(Document segment Opens)

Palantir Chief Says Token Pricing Is Backfiring, Enterprise AI Wants Control

Author: Qoo Media

Palantir CEO Alex Karp has sharpened the debate over how major AI companies charge corporate customers. He argued that the token-based pricing model used by firms such as Anthropic and OpenAI is heading in the wrong direction.

The criticism lands at a time when businesses are spending more on AI and demanding clearer returns. As computing costs rise, many enterprise buyers are no longer satisfied with access to the most advanced models alone.

Why enterprise buyers are pushing back

In an interview with CNBC’s Squawk Box on Wednesday, Karp said the industry’s focus on charging by token leaves enterprise customers frustrated. He described the approach as one that can make spending feel like it is going toward token consumption rather than measurable business outcomes.

He said he was not targeting any one company, but he still believed the industry had gone astray. In his view, many customers are simply tired of “wasting time” with tokens.

Issue Enterprise Concern
Token-based pricing Costs can rise quickly without a clear business payoff
Frontier model usage Access alone does not guarantee efficiency or control
AI spending Companies want stronger proof of value from each deployment

Cost pressure is changing buying habits

The pricing debate has intensified as the latest AI models require more computing power and become more expensive to run. That has forced organizations to ask whether the benefits justify the bill.

As a result, many companies are moving away from a simple race to use the most powerful frontier systems. They are looking instead for tools that are more efficient, more specific, and easier to manage.

Interest in open-weight models is rising in that environment. These systems give businesses more room to adapt AI to their own needs without relying entirely on a commercial provider.

For many organizations, the appeal is not only lower cost. Open-weight models are also seen as a way to handle a wide range of tasks with better operational efficiency.

The push for sovereignty

Karp said technical customers now want greater control over their compute, models, data stack, and “alpha.” He argued that companies want to own the means of production for AI rather than hand that leverage to outside vendors.

That idea sits at the center of Palantir’s broader approach. The company has been promoting what it calls “AI sovereignty,” a framework that emphasizes ownership of infrastructure, models, and data.

(Document segment Closes)
(Recorded information Opens)

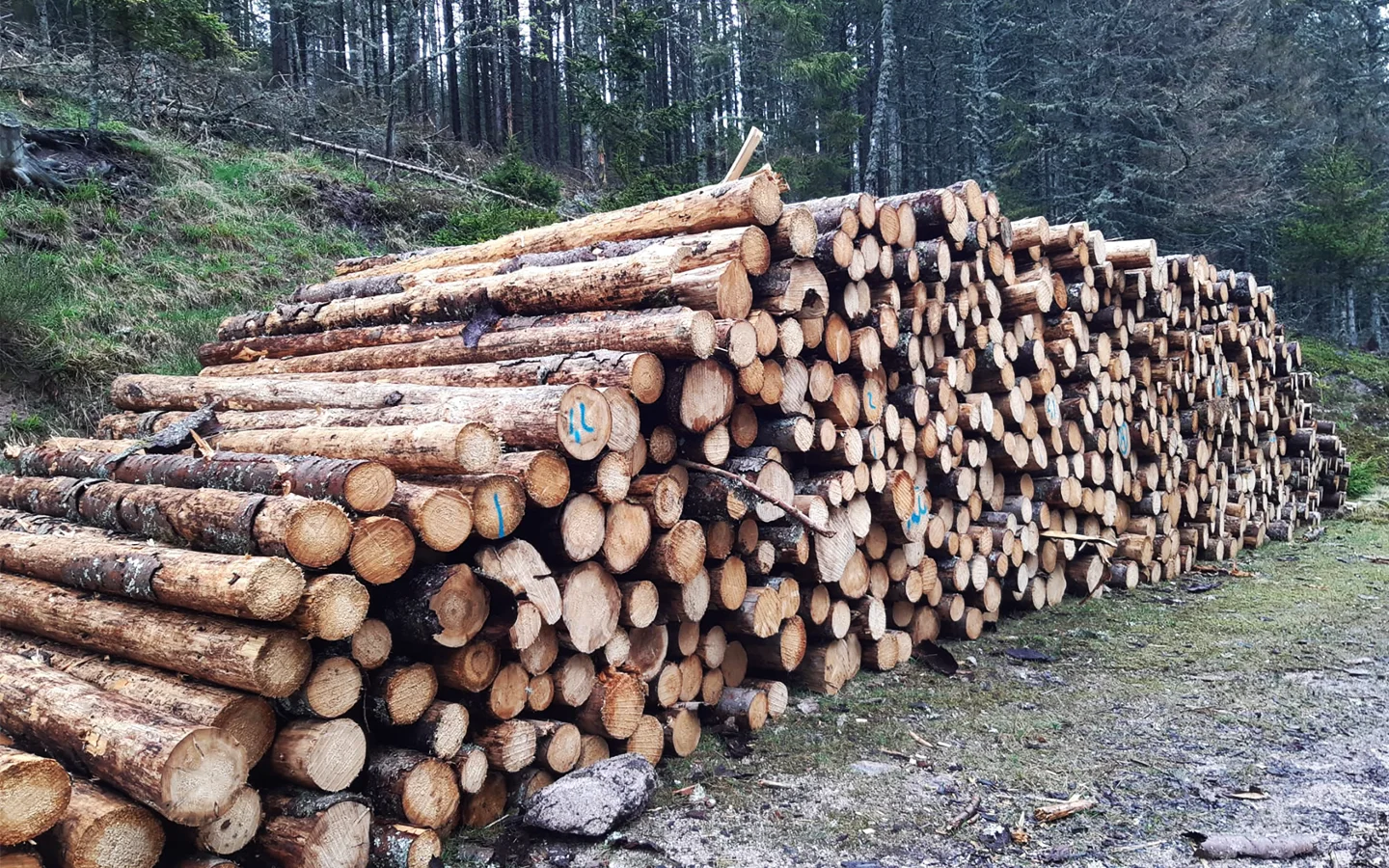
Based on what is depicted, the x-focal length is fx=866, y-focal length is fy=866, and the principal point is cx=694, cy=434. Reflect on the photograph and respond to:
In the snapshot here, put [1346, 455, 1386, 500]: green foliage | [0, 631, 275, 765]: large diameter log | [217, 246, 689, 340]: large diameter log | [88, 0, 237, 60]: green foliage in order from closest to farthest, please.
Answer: [0, 631, 275, 765]: large diameter log
[217, 246, 689, 340]: large diameter log
[88, 0, 237, 60]: green foliage
[1346, 455, 1386, 500]: green foliage

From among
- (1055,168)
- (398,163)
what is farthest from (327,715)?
(1055,168)

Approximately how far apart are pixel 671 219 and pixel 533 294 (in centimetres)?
88

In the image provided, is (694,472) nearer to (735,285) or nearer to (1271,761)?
(735,285)

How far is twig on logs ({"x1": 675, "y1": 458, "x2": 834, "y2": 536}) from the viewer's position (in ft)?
13.4

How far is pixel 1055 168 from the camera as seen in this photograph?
21125mm

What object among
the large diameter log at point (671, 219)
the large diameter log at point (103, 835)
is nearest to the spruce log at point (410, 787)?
the large diameter log at point (103, 835)

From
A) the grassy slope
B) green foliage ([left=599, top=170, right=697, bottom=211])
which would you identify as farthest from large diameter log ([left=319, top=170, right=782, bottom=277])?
green foliage ([left=599, top=170, right=697, bottom=211])

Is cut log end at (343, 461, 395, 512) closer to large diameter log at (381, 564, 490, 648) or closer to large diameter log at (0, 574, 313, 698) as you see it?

(Recorded information Closes)

◆ **How to complete this task**
Reproduce the passage of the article on Palantir and AI token pricing from "The push for" up to and including "models, and data.", word for word.

◆ **Problem solution**
The push for sovereignty

Karp said technical customers now want greater control over their compute, models, data stack, and “alpha.” He argued that companies want to own the means of production for AI rather than hand that leverage to outside vendors.

That idea sits at the center of Palantir’s broader approach. The company has been promoting what it calls “AI sovereignty,” a framework that emphasizes ownership of infrastructure, models, and data.